— START Reading passage —

# not wood, but worth seeing



## condeesteso (9 Mar 2013)

An amazing short film of David A Smith of Torquay, making the glass sign-work which became the album art for John Mayer's 'Born & Raised'

http://vimeo.com/60647216

The opening is good (the old-style Columbia label etc) but if you want to skip Mr Mayer go about 4'30" in... although he is talking about the design and craft quite a bit.

Wonderful design and traditional craftsmanship. One of our finer exports =D>


----------



## marcros (9 Mar 2013)

fantastic.


----------



## MickCheese (9 Mar 2013)

Wow

Just amazing. 

Mick


----------



## AndyT (10 Mar 2013)

That's well worth watching. An extraordinarily difficult craft that I'd not even been aware of, with each successive stage being an opportunity to ruin all the previous work! He's a very talented man.

Many thanks for sharing.


----------



## riclepp (12 Mar 2013)

Now that is skill and patience


----------



## barkwindjammer (12 Mar 2013)

Another 2 videos celebrating Art and patience - enjoy

http://www.youtube.com/watch?v=wGMj7o6AwnM

http://www.youtube.com/watch?v=pM0VnL30rDc


----------

— END Reading passage —
— START Records supplied —

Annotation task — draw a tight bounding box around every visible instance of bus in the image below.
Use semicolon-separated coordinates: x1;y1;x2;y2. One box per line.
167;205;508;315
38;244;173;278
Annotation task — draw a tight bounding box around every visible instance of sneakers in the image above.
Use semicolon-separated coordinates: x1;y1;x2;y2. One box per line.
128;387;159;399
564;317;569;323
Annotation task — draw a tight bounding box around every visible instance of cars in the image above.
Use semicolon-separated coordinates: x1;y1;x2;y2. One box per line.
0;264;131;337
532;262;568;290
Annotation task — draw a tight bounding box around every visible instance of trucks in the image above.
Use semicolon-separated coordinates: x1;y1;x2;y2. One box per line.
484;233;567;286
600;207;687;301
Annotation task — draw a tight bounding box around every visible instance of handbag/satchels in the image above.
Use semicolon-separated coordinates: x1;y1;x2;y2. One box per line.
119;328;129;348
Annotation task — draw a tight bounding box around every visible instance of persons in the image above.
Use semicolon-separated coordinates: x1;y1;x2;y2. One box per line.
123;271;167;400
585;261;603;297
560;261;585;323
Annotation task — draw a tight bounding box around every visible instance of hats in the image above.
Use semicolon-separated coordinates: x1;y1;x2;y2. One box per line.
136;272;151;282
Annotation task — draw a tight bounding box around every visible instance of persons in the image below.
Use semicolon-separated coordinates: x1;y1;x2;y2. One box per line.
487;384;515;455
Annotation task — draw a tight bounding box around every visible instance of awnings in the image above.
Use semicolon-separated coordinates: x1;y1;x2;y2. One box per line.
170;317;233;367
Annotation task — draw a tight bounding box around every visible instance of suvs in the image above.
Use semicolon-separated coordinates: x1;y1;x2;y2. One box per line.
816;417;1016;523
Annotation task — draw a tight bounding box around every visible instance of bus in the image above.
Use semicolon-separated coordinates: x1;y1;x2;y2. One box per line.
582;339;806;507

— END Records supplied —

*Written exercise*:
Condense the forum thread's paragraph that opens "That's well worth watching" into a shorter version that keeps its main facts.

*Written response*:
Well worth watching: an extraordinarily difficult craft, previously unknown to the writer, in which each successive stage could ruin all the earlier work. The maker is very talented.